According to McGeough, he and John F. Burns went to the Iraq National Museum together. Their nerves were frayed by this point. "The hand-drawn map we had given was not particularly good," McGeough recalls, "so after we'd been around the block three times, Burns and I began yelling at each other. ... Our tiredness had turned us into zombies; the tension release created by the end of the war meant that we didn't have the reserves to cope with another wrong turn" (McGeough 260-1).

Neither Burns nor McGeough use use Nabhal Amin as a source. The main source they use is Raid Abdul Ridhar Mohammad. The figure of 170,000 does not come from Mr. Mohammad, but from Nabhal Amin. It appears that Burns was given the 170,000 figure from others journalists, perhaps Hendawi or Rifadh, both of whom used that number in their reports.

There are other peculiarities. McGeough attributes the following quote to Hoysen Hassan:
"All gone, all gone," he said. "All gone in two days."
Burns attributes the same quote to a different person, Raid Abdul Ridhar Mohammad:
"All gone, all gone," he said. "All gone in two days."
McGeough's characterization of Mr. Rahman as a "gibbering wreck" is classic McGeough, as I'm starting to learn.


1. Mohsen Hassan, 56, “an archaeologist and deputy curator.”
2. Abdul Rahman, “museum’s 57-year-old live-in guard”; “gibbering wreck”
3. Ra’ed Abdul Ridha Mohammed, 35, “another of the museum’s archaeologists”
4. Ahmed Mohammed, 27, (man-on-the-street)
5. Donald Rumsfeld, (McGeough includes a snarky reference to the "freedom is untidy" statement.)
6. Nezar Ahmed, "electrical engineer," (man-on-the-street)


Maura Fogarty, "Baghdad Looting Continues," Voice of America News (audio), April 12, 2003.

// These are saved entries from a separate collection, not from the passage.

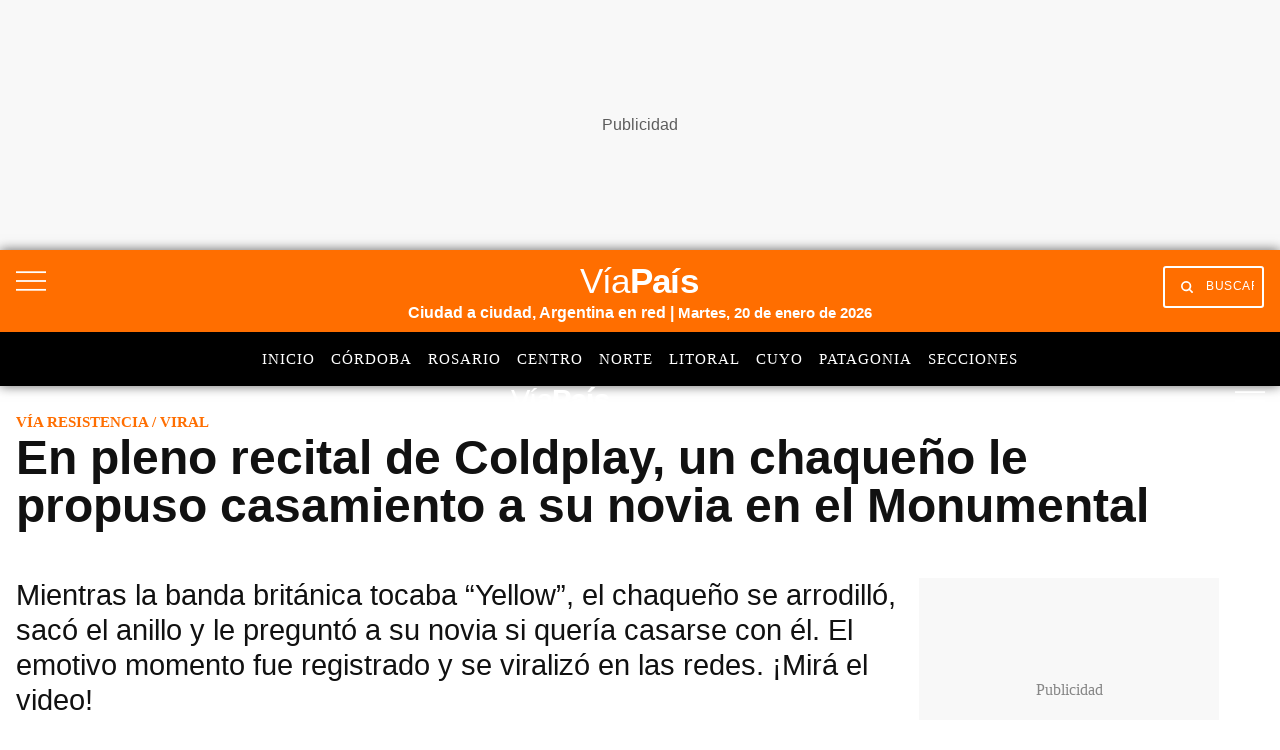

--- FILE ---
content_type: text/html; charset=utf-8
request_url: https://www.google.com/recaptcha/api2/aframe
body_size: 128
content:
<!DOCTYPE HTML><html><head><meta http-equiv="content-type" content="text/html; charset=UTF-8"></head><body><script nonce="rM2zh_dxihe3BVxc8OUp8w">/** Anti-fraud and anti-abuse applications only. See google.com/recaptcha */ try{var clients={'sodar':'https://pagead2.googlesyndication.com/pagead/sodar?'};window.addEventListener("message",function(a){try{if(a.source===window.parent){var b=JSON.parse(a.data);var c=clients[b['id']];if(c){var d=document.createElement('img');d.src=c+b['params']+'&rc='+(localStorage.getItem("rc::a")?sessionStorage.getItem("rc::b"):"");window.document.body.appendChild(d);sessionStorage.setItem("rc::e",parseInt(sessionStorage.getItem("rc::e")||0)+1);localStorage.setItem("rc::h",'1768923140816');}}}catch(b){}});window.parent.postMessage("_grecaptcha_ready", "*");}catch(b){}</script></body></html>

--- FILE ---
content_type: application/javascript; charset=utf-8
request_url: https://fundingchoicesmessages.google.com/f/AGSKWxVbUDVySlbQbhXHehVMtPzVEMBOadNUJOCHgUW-jUoJHmw_dohpW5ZH_oiuq9rg6XczoN9JkyBQb8Ev5qMiowG1KbfET4B-MIBUJ8feUD7s0ugHZIQeiSg1txP5pZ0QTdTr4BvHkQv9cyGXYFbXbSueNouK7RWhZLDBkA4RH7X1qxi5iUPGFMp5svsB/__externalad./header_ad_/ads/sitewide_/ad300ws._468x060.
body_size: -1290
content:
window['768d666b-8a3a-4c39-a544-2749f8722e57'] = true;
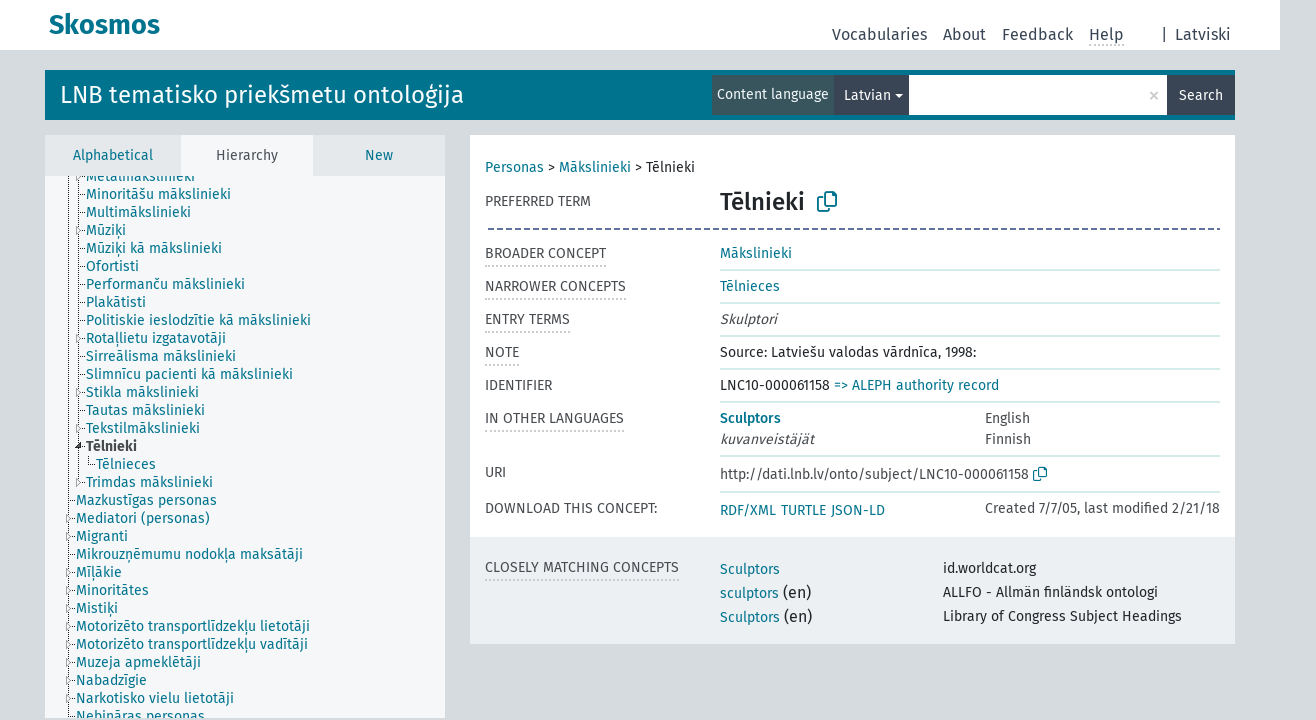

--- FILE ---
content_type: text/css
request_url: https://dati.lnb.lv/onto/resource/fontawesome/css/regular.css
body_size: 332
content:
/*!
 * Font Awesome Free 6.1.1 by @fontawesome - https://fontawesome.com
 * License - https://fontawesome.com/license/free (Icons: CC BY 4.0, Fonts: SIL OFL 1.1, Code: MIT License)
 * Copyright 2022 Fonticons, Inc.
 */
:root, :host {
  --fa-font-regular: normal 400 1em/1 "Font Awesome 6 Free"; }

@font-face {
  font-family: 'Font Awesome 6 Free';
  font-style: normal;
  font-weight: 400;
  font-display: block;
  src: url("../webfonts/fa-regular-400.woff2") format("woff2"), url("../webfonts/fa-regular-400.ttf") format("truetype"); }

.far,
.fa-regular {
  font-family: 'Font Awesome 6 Free';
  font-weight: 400; }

"Baghdad Looting Continues" You can also listen to the audio version at this link.

Ms. Fogarty was reporting for VOA from Cairo, Egypt. We assume she used the New York Times and the 170,000 figure to write her copy. And thus what Joel Best calls a "mutant statistic" expands, this time over the radio waves (Best 62-95).

Joel Best, Damned Lies and Statistics: Untangling Numbers from the Media, Politicians, and Activists, (Berkeley: University of California Press, 2001).


1. Nabhal Amin

1. Nabhal Amin, “museum’s deputy director”

The museum's deputy director, Nabhal Amin, says about 170,000 priceless items had been looted or destroyed.

But she says some of the museum's most valuable artifacts had been moved into safe storage before the U.S.-led coalition attacked Iraq. Part of the museum collection was damaged during the 1991 Gulf war.

Ms. Amin says she blames U.S. troops for not protecting the museum, despite appeals from its staff.